→ The task
All of the data must be output exactly, with every picture left out.

(Brief descriptive captions)
+---+
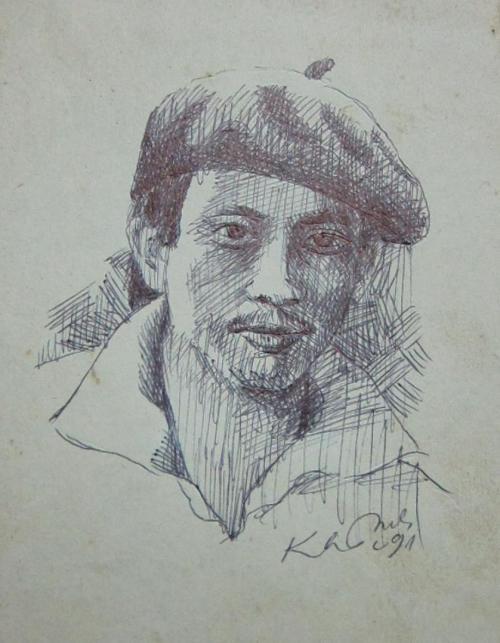 Chân dung Phanxipăng. Ký họa bút bi: Vĩnh Khánh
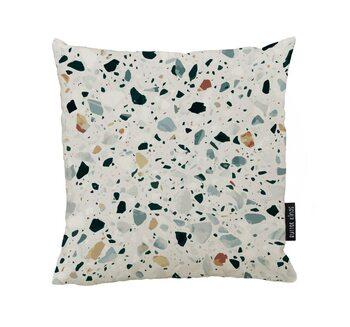 Cushion Venetian Terrazzo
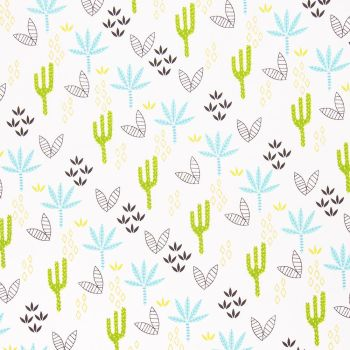 DINO PALMS AND CACTUS ON WHITE, 100% COTTON.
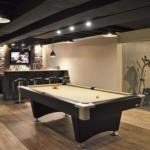 la sala giochi nella tavernetta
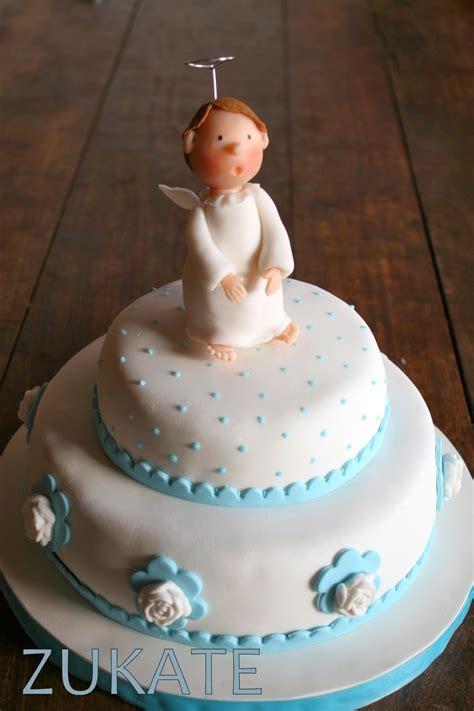zukate tortas de bautismo comuni 211 n y confirmaci 211 n
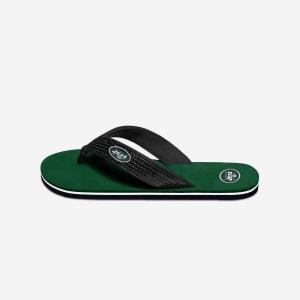 New York Jets Womens Sequin Flip Flop - S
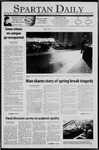 Spartan Daily, March 22, 2006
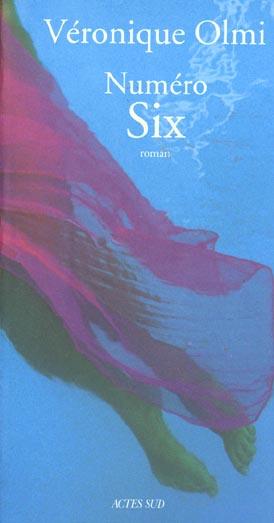 Numero six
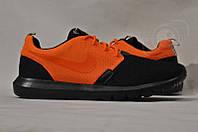 Кроссовки мужские Nike Roshe Run Black-Orange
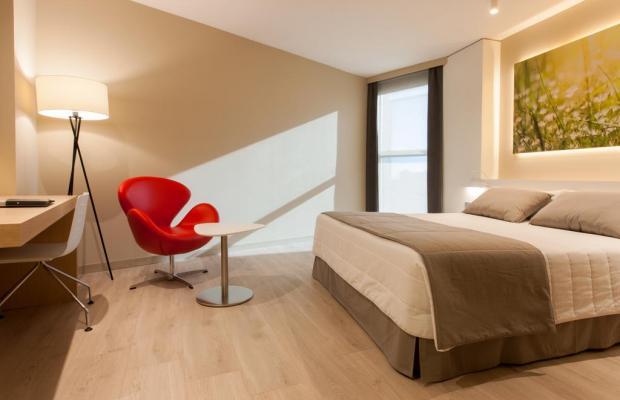 фото отеля Don Candido изображение №21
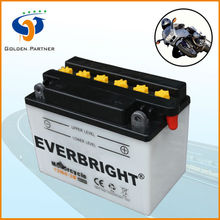 Alibaba online 12v dry charged best quality motorcycle battery factory/plant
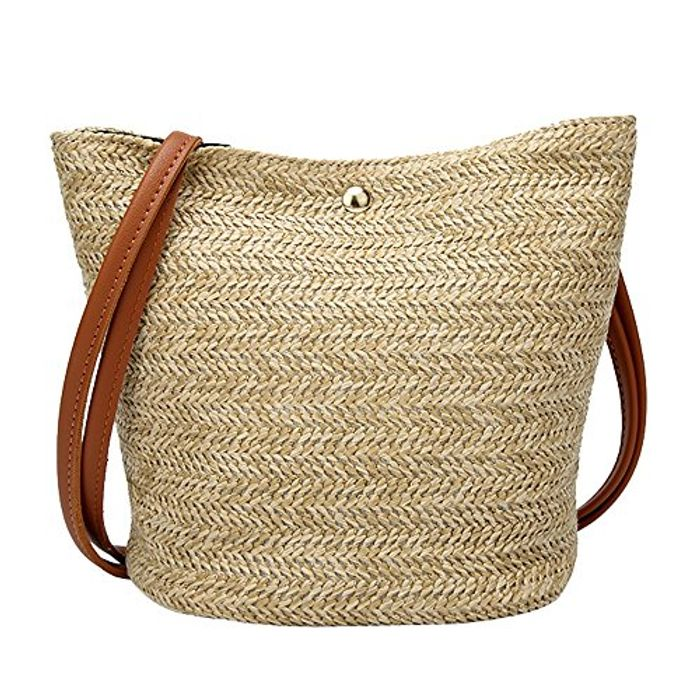Hot Sale !!! Large Straw Bags for Women Casual Shoulder Bag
+---+
→ Output
 Chân dung Phanxipăng. Ký họa bút bi: Vĩnh Khánh
 Cushion Venetian Terrazzo
 DINO PALMS AND CACTUS ON WHITE, 100% COTTON.
 la sala giochi nella tavernetta
zukate tortas de bautismo comuni 211 n y confirmaci 211 n
 New York Jets Womens Sequin Flip Flop - S
 Spartan Daily, March 22, 2006
 Numero six
 Кроссовки мужские Nike Roshe Run Black-Orange
 фото отеля Don Candido изображение №21
 Alibaba online 12v dry charged best quality motorcycle battery factory/plant
Hot Sale !!! Large Straw Bags for Women Casual Shoulder Bag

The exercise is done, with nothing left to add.